Government troops fought to gain control of the rebel-held city of Donetsk and a key highway in eastern Ukraine on Wednesday, in battles that left 34 residents and nine troops dead in just 24 hours, authorities said.
The Ukrainian troops are trying to encircle Donetsk, the largest city still in rebel hands, and to drive the rebels out of the city of Luhansk. Several Donetsk neighborhoods have been hit with artillery fire in the last few days, and fighting on the outskirts of the city has become more intense.
The Kiev-backed administration in Donetsk said 34 local residents had been killed and 29 wounded as of noon Wednesday — a figure it said did not include any government troop deaths.
Earlier, a Ukrainian official said nine troops were killed and 22 wounded in overnight fighting in Ilovaysk, a town near Donetsk, as the government sought to retake a major railroad and a highway that leads to Russia.
Andriy Lysenko, spokesman for the Ukrainian National Security Council, said fighting continued in Ilovaysk on Wednesday even though government forces have gained overall control of the town.
Among those killed in Ilovaysk was a Ukrainian-American known by the nom de guerre Franko, said Anton Herashchenko, an adviser to the interior minister. He said Franko was a U.S. citizen who had a military background, lived in eastern Ukraine for the past 10 years and obtained Ukrainian citizenship before joining the battalion.
The situation in besieged Luhansk, a rebel stronghold just 12 miles from the Russian border, remained critical Wednesday as the government and rebels fought running battles in the streets, local authorities said.
Luhansk has been without electricity, running water or phone connections for 18 days, and as food grows scarce, residents are reported to be standing in lines to buy bread from bakeries with portable generators.
Ukrainian President Petro Poroshenko will host German Chancellor Angela Merkel this weekend in Kiev before meeting next week with Russian President Vladimir Putin in Minsk, the capital of Belarus.

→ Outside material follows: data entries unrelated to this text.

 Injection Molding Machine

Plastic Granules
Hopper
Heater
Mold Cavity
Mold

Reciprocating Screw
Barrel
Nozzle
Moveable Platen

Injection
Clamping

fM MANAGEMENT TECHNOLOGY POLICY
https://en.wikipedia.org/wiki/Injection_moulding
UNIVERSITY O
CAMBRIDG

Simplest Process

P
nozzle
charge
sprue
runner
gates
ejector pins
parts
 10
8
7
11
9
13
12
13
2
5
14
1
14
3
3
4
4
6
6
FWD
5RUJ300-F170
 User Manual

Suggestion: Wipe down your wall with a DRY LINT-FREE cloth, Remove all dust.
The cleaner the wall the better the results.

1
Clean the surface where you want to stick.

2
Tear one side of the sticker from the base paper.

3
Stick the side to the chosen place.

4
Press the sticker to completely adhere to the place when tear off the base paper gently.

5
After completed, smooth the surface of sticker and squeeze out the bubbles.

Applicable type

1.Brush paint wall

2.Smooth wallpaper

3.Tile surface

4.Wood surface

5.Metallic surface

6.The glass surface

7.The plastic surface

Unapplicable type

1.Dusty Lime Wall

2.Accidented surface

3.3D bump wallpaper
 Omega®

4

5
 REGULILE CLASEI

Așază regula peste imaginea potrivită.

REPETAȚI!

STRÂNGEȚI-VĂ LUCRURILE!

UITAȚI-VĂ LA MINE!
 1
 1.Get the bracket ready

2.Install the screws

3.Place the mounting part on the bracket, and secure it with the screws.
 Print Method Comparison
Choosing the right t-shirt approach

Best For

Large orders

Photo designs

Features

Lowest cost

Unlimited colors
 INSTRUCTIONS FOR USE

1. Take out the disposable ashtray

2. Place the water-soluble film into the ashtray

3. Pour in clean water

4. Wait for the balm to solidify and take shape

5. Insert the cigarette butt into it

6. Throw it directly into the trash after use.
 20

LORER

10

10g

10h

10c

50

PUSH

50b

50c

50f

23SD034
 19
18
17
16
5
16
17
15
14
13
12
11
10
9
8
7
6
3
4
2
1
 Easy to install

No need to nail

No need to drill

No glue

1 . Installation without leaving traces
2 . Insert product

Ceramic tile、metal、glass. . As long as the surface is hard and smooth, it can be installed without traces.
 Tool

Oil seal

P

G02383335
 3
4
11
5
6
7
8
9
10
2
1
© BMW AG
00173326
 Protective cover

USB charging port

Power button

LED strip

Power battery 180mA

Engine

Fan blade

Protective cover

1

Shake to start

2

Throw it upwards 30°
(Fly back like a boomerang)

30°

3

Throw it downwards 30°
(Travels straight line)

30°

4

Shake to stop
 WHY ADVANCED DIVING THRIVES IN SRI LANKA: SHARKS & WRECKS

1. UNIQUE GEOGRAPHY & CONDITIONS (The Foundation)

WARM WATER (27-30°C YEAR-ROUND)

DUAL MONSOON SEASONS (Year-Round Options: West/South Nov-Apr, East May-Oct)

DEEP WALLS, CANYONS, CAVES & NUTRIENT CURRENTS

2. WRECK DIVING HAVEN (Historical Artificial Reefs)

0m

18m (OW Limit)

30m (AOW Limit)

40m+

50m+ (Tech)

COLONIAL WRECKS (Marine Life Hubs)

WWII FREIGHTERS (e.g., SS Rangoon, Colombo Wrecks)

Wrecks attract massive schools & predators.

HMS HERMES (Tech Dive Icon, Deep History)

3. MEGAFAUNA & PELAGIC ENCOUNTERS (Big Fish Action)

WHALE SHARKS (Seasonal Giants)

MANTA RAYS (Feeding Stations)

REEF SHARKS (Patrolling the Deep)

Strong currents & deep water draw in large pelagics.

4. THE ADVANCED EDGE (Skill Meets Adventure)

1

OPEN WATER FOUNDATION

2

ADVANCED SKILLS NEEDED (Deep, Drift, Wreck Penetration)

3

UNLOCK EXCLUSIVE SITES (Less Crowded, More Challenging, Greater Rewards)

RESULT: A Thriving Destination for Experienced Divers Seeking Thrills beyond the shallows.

The conflict, which began when street protests put a Western-leaning leadership in power in Kiev against Moscow’s wishes, has dragged relations between Russia and the West to their worst level since the end of the Cold War. It has triggered a round of trade sanctions and retaliatory measures that are hurting fragile Russian and European Union economies.
Officially, the Minsk meeting concerns relations between the European Union and a customs union involving Russia, Belarus and Kazakhstan, but Ukraine will top the agenda.
European officials say privately that they will keep up pressure on Putin not to support the rebels, but at the same time Ukraine has to be persuaded not to ruthlessly press home its advantage on the battlefield.
That could humiliate the Kremlin and force it into an unpredictable reaction, officials say.
Stefan Meister of the Berlin-based German Council on Foreign Relations said Merkel would use her visit to Kiev to back Poroshenko and to test how flexible Kiev is willing to be to achieve a deal with Moscow.
“In order to get a compromise with Russia, you need movement from Ukraine. How prepared are they to do that at a time when they are on the offensive in the east, trying to establish facts on the ground?” Meister said. “I have the feeling Putin may be ready to talk, but he can’t lose face.”
Russian officials welcomed any European moves to bring Kiev — which they blame for what they call a humanitarian disaster in eastern Ukraine — to the negotiating table in earnest.
A senior Russian Foreign Ministry official who spoke on condition of anonymity said, “We welcome any movement, any understanding by the West, especially Germany, that the situation cannot be resolved without solving the problem inside Ukraine, in the same way that pressure on Russia did not and does not make any sense.”